Natürlich machte genau jenes Underdog-Image Eminem zum Antihero Superstar, der
für jede Attacke auf die gängigen Teenie-Popstars von Britney bis Justin einen
weiteren MTV-Award verpasst bekam. Aber Hanson und sein Hauptdarsteller
exploitieren nicht dieses Image. Sie reflektieren es vielmehr, indem sie dessen
Entstehungsbedingungen zeigen, bevor die polierten Oberflächen von MTV kamen,
deren Absurdität Eminem immer wieder effektvoll mit kalkulierten Possen
vorzuführen und zu bedienen versteht. Wichtige Unterstützung für das Gelingen
des Films leistet auch die gut ausgewählte Besetzung. Kim Basinger spielt eine
ihrer besten Rollen und befreit die in Eminems Texten nur als cartoonhaft
verzerrte Schreckensgestalt auftauchende Figur der White Trash-Übermutter von
ihren stereotypen Assoziationen, indem sie andere Seiten akzentuiert als jene
hysterischen Ausbrüche, die Eminem mehrfach auf seinen Alben aufgearbeitet hat.

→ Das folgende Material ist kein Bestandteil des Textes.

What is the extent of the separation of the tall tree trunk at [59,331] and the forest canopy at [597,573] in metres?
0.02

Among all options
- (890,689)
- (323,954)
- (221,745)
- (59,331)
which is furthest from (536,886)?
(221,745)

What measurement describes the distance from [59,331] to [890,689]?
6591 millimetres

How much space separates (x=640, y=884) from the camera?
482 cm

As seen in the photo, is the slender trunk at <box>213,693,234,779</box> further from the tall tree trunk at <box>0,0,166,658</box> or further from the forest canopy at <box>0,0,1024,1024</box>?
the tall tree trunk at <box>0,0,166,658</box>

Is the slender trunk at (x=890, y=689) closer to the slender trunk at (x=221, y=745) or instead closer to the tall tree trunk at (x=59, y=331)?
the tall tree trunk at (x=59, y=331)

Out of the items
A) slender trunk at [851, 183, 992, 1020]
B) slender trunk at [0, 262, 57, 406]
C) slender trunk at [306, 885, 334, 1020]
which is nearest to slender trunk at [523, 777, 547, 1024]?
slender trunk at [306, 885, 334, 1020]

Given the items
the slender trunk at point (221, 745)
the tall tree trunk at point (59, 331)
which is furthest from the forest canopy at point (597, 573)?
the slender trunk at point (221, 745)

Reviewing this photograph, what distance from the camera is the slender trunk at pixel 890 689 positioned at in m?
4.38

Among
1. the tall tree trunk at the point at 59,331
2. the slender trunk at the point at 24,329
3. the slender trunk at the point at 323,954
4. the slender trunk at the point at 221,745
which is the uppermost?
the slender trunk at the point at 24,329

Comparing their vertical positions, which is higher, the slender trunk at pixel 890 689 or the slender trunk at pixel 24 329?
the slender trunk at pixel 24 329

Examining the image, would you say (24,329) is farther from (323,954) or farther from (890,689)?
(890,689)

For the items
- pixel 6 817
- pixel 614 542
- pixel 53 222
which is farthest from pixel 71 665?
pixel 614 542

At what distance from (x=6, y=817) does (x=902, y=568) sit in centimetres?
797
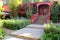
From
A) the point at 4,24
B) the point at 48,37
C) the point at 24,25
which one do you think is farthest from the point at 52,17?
the point at 48,37

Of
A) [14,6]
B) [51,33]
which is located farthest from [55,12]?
[51,33]

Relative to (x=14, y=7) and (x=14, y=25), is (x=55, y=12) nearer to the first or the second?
(x=14, y=7)

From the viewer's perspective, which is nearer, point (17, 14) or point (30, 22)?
point (30, 22)

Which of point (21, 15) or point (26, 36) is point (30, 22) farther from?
point (26, 36)

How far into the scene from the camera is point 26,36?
447 inches

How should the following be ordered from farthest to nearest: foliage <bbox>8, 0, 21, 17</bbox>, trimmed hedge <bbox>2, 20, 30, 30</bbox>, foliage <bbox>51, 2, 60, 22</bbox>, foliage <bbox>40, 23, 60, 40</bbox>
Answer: foliage <bbox>8, 0, 21, 17</bbox>, foliage <bbox>51, 2, 60, 22</bbox>, trimmed hedge <bbox>2, 20, 30, 30</bbox>, foliage <bbox>40, 23, 60, 40</bbox>

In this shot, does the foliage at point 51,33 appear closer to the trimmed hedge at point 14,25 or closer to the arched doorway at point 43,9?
the trimmed hedge at point 14,25

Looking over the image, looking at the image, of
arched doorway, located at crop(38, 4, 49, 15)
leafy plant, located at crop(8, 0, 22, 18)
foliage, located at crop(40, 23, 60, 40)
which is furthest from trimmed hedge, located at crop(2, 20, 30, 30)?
arched doorway, located at crop(38, 4, 49, 15)

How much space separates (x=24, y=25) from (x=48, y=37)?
5.87 metres

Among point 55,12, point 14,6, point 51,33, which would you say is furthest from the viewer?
point 14,6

Auch Brittany Murphy arbeitet in ihrer Rollengestaltung von Rabbits
Teilzeit-Romanze deren sympathischere Seiten heraus und setzt damit einen
pointierten Gegenakzent zu den diversen misogynen Klischeefiguren, die immer
wieder im Rap auftauchen.
Einen wesentlichen Punkt, in dem sich 8 MILE von Routinedramen unterscheidet,
bildet die Auswahl des Settings. Der Film bietet ein unprätentiöses und genaues
Bild der neueren Hip Hop-Szene, die, abgesehen von James Tobacks BLACK AND
WHITE, in den letzten Jahren über die Funktion des reinen Soundtracklieferanten
hinaus sonst nur entweder in Form von Komödien oder in einigen Subplots der
Ghettodramen des New Black Cinema im Kino auftauchte. Die Songauswahl des
Soundtracks verzichtet weitegehend darauf den Film mit aktuellen Rap-Hits zu
unterlegen. Diese finden sich lediglich auf dem ersten der beiden parallel
veröffentlichten 8 MILE-Alben. Stattdessen verwandte man für das Jahr 1995
relevante Rap-Tracks, von Wu Tang Clan über Mobb Deep bis hin zu Tupac Shakur.

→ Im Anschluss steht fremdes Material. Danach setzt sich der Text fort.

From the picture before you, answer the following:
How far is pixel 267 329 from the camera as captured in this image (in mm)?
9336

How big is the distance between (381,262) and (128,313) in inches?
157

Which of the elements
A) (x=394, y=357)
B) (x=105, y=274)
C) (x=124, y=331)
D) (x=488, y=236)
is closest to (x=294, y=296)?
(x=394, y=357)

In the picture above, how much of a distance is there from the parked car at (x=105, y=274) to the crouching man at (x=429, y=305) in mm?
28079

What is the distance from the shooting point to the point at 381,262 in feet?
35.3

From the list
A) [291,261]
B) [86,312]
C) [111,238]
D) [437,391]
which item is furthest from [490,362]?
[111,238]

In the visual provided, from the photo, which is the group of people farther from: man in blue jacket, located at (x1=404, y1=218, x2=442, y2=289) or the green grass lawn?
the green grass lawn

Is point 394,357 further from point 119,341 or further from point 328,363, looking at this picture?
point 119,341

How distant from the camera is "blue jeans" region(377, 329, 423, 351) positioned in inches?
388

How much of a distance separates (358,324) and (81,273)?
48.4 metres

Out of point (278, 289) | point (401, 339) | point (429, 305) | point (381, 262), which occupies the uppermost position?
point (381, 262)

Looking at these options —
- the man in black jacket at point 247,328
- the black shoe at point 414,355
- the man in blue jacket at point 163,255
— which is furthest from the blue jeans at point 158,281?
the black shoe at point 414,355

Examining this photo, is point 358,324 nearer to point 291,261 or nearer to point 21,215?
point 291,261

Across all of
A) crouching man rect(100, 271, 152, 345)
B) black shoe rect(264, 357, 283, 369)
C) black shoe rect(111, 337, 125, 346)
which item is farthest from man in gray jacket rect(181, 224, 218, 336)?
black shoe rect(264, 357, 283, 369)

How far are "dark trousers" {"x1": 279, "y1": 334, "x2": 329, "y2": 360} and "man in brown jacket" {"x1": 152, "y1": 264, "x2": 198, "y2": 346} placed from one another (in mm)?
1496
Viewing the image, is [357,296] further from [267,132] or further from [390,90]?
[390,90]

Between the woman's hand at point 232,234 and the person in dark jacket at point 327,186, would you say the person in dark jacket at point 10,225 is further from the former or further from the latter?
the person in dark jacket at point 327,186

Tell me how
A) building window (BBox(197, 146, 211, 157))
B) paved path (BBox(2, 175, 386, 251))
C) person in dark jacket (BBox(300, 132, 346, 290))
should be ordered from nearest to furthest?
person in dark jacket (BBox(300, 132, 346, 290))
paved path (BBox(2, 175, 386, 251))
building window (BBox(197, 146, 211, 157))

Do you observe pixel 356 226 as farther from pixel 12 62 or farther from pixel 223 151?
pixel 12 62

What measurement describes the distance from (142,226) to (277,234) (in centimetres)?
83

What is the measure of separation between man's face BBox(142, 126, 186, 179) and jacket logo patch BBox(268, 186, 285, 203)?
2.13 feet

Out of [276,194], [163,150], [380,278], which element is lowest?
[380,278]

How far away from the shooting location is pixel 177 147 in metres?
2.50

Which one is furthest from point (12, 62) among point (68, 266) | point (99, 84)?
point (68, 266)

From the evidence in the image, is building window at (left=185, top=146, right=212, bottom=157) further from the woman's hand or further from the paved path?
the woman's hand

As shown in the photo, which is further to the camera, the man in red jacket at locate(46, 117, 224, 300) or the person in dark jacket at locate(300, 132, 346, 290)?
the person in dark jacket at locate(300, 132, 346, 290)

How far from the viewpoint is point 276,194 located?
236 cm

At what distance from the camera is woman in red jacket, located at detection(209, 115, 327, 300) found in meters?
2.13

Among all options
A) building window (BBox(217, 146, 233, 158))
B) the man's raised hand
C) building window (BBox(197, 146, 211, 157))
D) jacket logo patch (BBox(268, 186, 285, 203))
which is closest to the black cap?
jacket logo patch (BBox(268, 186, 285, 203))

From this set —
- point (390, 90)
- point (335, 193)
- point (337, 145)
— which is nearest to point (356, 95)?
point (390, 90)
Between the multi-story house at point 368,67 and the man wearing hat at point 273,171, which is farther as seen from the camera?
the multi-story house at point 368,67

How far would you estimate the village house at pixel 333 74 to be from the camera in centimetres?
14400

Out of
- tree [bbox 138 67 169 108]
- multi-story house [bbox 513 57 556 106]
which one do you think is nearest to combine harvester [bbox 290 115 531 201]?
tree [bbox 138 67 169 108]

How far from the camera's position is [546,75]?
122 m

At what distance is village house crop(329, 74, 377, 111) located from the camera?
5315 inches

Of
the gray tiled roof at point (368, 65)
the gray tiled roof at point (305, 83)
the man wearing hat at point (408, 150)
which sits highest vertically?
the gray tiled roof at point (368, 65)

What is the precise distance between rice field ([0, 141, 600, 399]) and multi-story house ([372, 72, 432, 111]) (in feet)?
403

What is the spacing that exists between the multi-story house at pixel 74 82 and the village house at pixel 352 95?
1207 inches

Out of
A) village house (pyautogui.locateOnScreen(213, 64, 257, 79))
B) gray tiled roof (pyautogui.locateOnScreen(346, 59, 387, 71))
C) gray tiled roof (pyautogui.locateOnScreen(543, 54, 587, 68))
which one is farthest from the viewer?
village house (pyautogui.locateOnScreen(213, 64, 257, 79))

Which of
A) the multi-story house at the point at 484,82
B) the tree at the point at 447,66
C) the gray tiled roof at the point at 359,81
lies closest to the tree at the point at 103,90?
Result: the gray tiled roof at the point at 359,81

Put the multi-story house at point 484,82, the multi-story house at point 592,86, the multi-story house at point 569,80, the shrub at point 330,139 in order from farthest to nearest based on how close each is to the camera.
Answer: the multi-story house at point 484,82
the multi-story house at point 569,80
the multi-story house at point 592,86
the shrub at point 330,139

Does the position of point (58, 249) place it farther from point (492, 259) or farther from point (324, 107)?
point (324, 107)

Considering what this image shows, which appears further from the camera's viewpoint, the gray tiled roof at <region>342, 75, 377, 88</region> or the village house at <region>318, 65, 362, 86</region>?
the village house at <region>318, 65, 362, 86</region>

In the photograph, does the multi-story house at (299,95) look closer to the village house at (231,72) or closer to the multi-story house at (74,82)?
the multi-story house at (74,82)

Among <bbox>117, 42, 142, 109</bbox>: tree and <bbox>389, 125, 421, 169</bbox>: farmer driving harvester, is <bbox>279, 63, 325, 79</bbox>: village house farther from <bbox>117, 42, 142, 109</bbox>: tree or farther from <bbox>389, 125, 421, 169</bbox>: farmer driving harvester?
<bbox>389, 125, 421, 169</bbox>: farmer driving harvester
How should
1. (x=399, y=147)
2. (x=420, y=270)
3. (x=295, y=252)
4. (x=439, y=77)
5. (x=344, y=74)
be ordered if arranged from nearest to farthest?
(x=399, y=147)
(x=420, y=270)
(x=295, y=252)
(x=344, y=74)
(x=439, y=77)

8 MILE zählt außerdem zu den wenigen Ausnahmefällen eines Films über Rap, bei
dem die deutsche Synchronisation weitgehend gelungen ist. Im Unterschied zu den
in diesem Bereich handelsüblichen klischeestrotzenden Übersetzungen wie der
katastrophalen Bearbeitung von James Tobacks BLACK AND WHITE, die kein noch so
dämliches Stereotyp auslässt, wurden in diesem Fall die Rap-Passagen gar nicht
erst synchronisiert, sondern sind im Original mit Untertiteln zu hören.
Ein umfangreicher Artikel zum Thema Rap und Film findet sich in dem von Bernd
Kiefer und Marcus Stiglegger herausgegebenen Sammelband Pop und Kino, der
2004 im Mainzer Bender Verlag erschien.